Request
Rewrite the rows below, putting "straight-line distance" in place of "positional distance" wherever it occurs and leaving every other word the same.

[Records]
----------

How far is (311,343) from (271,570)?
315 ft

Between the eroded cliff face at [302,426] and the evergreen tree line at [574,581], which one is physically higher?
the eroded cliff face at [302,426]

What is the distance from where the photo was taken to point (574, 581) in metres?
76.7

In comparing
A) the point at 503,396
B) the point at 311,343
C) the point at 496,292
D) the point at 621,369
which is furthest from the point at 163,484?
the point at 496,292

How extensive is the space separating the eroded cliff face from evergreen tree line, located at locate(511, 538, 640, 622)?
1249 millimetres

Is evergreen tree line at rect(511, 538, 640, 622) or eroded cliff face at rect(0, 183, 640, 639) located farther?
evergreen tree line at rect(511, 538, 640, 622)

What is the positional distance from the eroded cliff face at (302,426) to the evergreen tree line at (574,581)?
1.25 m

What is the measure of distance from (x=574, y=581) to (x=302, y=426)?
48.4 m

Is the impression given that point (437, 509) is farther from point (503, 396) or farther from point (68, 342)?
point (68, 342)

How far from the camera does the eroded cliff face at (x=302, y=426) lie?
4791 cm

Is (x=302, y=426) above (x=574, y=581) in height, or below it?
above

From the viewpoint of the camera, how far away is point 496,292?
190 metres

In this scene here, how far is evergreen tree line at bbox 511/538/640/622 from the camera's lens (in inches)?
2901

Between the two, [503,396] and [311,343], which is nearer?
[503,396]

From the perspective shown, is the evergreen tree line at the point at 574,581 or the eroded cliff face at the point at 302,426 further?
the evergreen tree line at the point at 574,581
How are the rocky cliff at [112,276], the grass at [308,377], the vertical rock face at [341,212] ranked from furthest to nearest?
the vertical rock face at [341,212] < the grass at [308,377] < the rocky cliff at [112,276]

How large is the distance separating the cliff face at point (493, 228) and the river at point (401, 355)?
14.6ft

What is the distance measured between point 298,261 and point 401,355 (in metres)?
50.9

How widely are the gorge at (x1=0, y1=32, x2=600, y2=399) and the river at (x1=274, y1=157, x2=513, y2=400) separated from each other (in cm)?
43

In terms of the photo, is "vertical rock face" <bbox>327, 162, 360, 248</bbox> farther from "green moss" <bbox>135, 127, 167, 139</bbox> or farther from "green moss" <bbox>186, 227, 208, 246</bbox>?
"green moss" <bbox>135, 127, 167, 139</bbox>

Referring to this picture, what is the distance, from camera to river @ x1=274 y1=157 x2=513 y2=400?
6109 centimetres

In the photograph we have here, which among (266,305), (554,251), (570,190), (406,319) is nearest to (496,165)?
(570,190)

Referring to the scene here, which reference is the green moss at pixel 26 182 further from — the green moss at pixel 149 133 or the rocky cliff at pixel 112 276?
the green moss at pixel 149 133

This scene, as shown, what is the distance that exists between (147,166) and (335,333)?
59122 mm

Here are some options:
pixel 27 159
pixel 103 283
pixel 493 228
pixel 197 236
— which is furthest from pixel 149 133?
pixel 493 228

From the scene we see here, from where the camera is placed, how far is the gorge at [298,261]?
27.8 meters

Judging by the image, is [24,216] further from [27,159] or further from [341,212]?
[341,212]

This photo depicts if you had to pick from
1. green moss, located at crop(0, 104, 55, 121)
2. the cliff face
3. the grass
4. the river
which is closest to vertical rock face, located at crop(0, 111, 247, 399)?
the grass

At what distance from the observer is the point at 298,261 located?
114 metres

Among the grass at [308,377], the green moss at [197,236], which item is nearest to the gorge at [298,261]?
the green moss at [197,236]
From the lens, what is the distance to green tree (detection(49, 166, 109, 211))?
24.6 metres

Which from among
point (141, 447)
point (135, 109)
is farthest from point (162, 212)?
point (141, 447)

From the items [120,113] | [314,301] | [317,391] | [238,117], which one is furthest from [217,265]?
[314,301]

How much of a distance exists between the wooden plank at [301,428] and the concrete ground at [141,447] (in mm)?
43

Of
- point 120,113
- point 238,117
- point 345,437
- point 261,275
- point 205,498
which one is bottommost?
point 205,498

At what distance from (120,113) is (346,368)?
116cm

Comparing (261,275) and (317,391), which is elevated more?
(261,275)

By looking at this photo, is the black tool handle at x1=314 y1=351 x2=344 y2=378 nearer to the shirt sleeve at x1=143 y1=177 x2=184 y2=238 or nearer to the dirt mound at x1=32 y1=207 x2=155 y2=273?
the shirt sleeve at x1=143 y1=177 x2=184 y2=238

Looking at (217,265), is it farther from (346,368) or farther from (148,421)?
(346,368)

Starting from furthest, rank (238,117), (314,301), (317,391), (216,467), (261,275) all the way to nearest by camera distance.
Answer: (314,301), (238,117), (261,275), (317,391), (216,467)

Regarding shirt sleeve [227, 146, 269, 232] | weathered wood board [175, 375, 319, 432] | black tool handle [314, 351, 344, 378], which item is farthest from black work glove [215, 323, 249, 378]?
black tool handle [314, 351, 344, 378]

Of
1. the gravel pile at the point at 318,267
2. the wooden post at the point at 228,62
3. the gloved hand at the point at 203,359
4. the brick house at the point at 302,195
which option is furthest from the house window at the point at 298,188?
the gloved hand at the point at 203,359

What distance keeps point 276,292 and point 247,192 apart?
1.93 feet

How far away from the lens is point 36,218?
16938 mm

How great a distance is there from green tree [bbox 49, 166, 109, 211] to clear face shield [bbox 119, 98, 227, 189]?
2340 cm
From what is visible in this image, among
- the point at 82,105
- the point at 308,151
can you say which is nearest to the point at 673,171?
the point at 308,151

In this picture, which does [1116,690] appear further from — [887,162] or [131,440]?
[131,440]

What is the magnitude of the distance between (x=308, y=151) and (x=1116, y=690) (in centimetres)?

----------

Answer to the exercise
How far is (311,343) from (271,570)?
315 ft

Between the eroded cliff face at [302,426] and the evergreen tree line at [574,581], which one is physically higher?
the eroded cliff face at [302,426]

What is the distance from where the photo was taken to point (574, 581) in metres?
76.7

In comparing
A) the point at 503,396
B) the point at 311,343
C) the point at 496,292
D) the point at 621,369
which is furthest from the point at 163,484?
the point at 496,292

How extensive is the space separating the eroded cliff face from evergreen tree line, located at locate(511, 538, 640, 622)?
1249 millimetres

Is evergreen tree line at rect(511, 538, 640, 622) or eroded cliff face at rect(0, 183, 640, 639) located farther?
evergreen tree line at rect(511, 538, 640, 622)

What is the straight-line distance from the eroded cliff face at (302,426) to the evergreen tree line at (574,581)?
1.25 m

What is the measure of distance from (x=574, y=581) to (x=302, y=426)?
48.4 m

Is the impression given that point (437, 509) is farther from point (503, 396) or farther from point (68, 342)?
point (68, 342)

How far from the camera does the eroded cliff face at (x=302, y=426) lie?
4791 cm

Is (x=302, y=426) above (x=574, y=581) in height, or below it?
above

From the viewpoint of the camera, how far away is point 496,292?
190 metres

In this scene here, how far is evergreen tree line at bbox 511/538/640/622 from the camera's lens (in inches)?
2901

Between the two, [503,396] and [311,343], which is nearer?
[503,396]

From the perspective shown, is the evergreen tree line at the point at 574,581 or the eroded cliff face at the point at 302,426 further?
the evergreen tree line at the point at 574,581
How are the rocky cliff at [112,276], the grass at [308,377], the vertical rock face at [341,212] ranked from furthest to nearest?
the vertical rock face at [341,212] < the grass at [308,377] < the rocky cliff at [112,276]

How large is the distance separating the cliff face at point (493, 228) and the river at point (401, 355)?
14.6ft

What is the distance measured between point 298,261 and point 401,355 (in metres)?
50.9

How widely are the gorge at (x1=0, y1=32, x2=600, y2=399) and the river at (x1=274, y1=157, x2=513, y2=400) separated from each other (in cm)?
43

In terms of the photo, is "vertical rock face" <bbox>327, 162, 360, 248</bbox> farther from "green moss" <bbox>135, 127, 167, 139</bbox> or farther from "green moss" <bbox>186, 227, 208, 246</bbox>?
"green moss" <bbox>135, 127, 167, 139</bbox>

Referring to this picture, what is the distance, from camera to river @ x1=274 y1=157 x2=513 y2=400?
6109 centimetres

In the photograph we have here, which among (266,305), (554,251), (570,190), (406,319) is nearest to (496,165)?
(570,190)

Referring to the scene here, which reference is the green moss at pixel 26 182 further from — the green moss at pixel 149 133 or the rocky cliff at pixel 112 276?
the green moss at pixel 149 133

This scene, as shown, what is the distance that exists between (147,166) and (335,333)?
59122 mm

Here are some options:
pixel 27 159
pixel 103 283
pixel 493 228
pixel 197 236
— which is furthest from pixel 149 133?
pixel 493 228

From the scene we see here, from where the camera is placed, how far is the gorge at [298,261]?
27.8 meters

Judging by the image, is [24,216] further from [27,159] or further from [341,212]?
[341,212]

This photo depicts if you had to pick from
1. green moss, located at crop(0, 104, 55, 121)
2. the cliff face
3. the grass
4. the river
which is closest to vertical rock face, located at crop(0, 111, 247, 399)?
the grass

At what distance from the observer is the point at 298,261 located?
114 metres

Among the grass at [308,377], the green moss at [197,236], which item is nearest to the gorge at [298,261]?
the green moss at [197,236]
From the lens, what is the distance to green tree (detection(49, 166, 109, 211))?
24.6 metres

Which from among
point (141, 447)
point (135, 109)
is farthest from point (162, 212)?
point (141, 447)

From the items [120,113] | [314,301] | [317,391] | [238,117], which one is furthest from [217,265]?
[314,301]

How much of a distance exists between the wooden plank at [301,428] and the concrete ground at [141,447] (in mm)?
43

Of
- point 120,113
- point 238,117
- point 345,437
- point 261,275
- point 205,498
which one is bottommost?
point 205,498

At what distance from (120,113) is (346,368)?
116cm

Comparing (261,275) and (317,391), which is elevated more?
(261,275)

By looking at this photo, is the black tool handle at x1=314 y1=351 x2=344 y2=378 nearer to the shirt sleeve at x1=143 y1=177 x2=184 y2=238 or nearer to the dirt mound at x1=32 y1=207 x2=155 y2=273?
the shirt sleeve at x1=143 y1=177 x2=184 y2=238

Looking at (217,265), is it farther from (346,368) or farther from (148,421)?
(346,368)

Starting from furthest, rank (238,117), (314,301), (317,391), (216,467), (261,275) all the way to nearest by camera distance.
Answer: (314,301), (238,117), (261,275), (317,391), (216,467)

Regarding shirt sleeve [227, 146, 269, 232] | weathered wood board [175, 375, 319, 432] | black tool handle [314, 351, 344, 378], which item is farthest from black work glove [215, 323, 249, 378]?
black tool handle [314, 351, 344, 378]

Of
1. the gravel pile at the point at 318,267
2. the wooden post at the point at 228,62
3. the gloved hand at the point at 203,359
4. the brick house at the point at 302,195
which option is furthest from the house window at the point at 298,188?
the gloved hand at the point at 203,359

What distance keeps point 276,292 and point 247,192 apart?
1.93 feet

How far away from the lens is point 36,218?
16938 mm

How great a distance is there from green tree [bbox 49, 166, 109, 211] to clear face shield [bbox 119, 98, 227, 189]?
2340 cm
From what is visible in this image, among
- the point at 82,105
- the point at 308,151
can you say which is nearest to the point at 673,171?
the point at 308,151

In this picture, which does [1116,690] appear further from — [887,162] or [131,440]?
[131,440]

What is the magnitude of the distance between (x=308, y=151) and (x=1116, y=690) (in centimetres)?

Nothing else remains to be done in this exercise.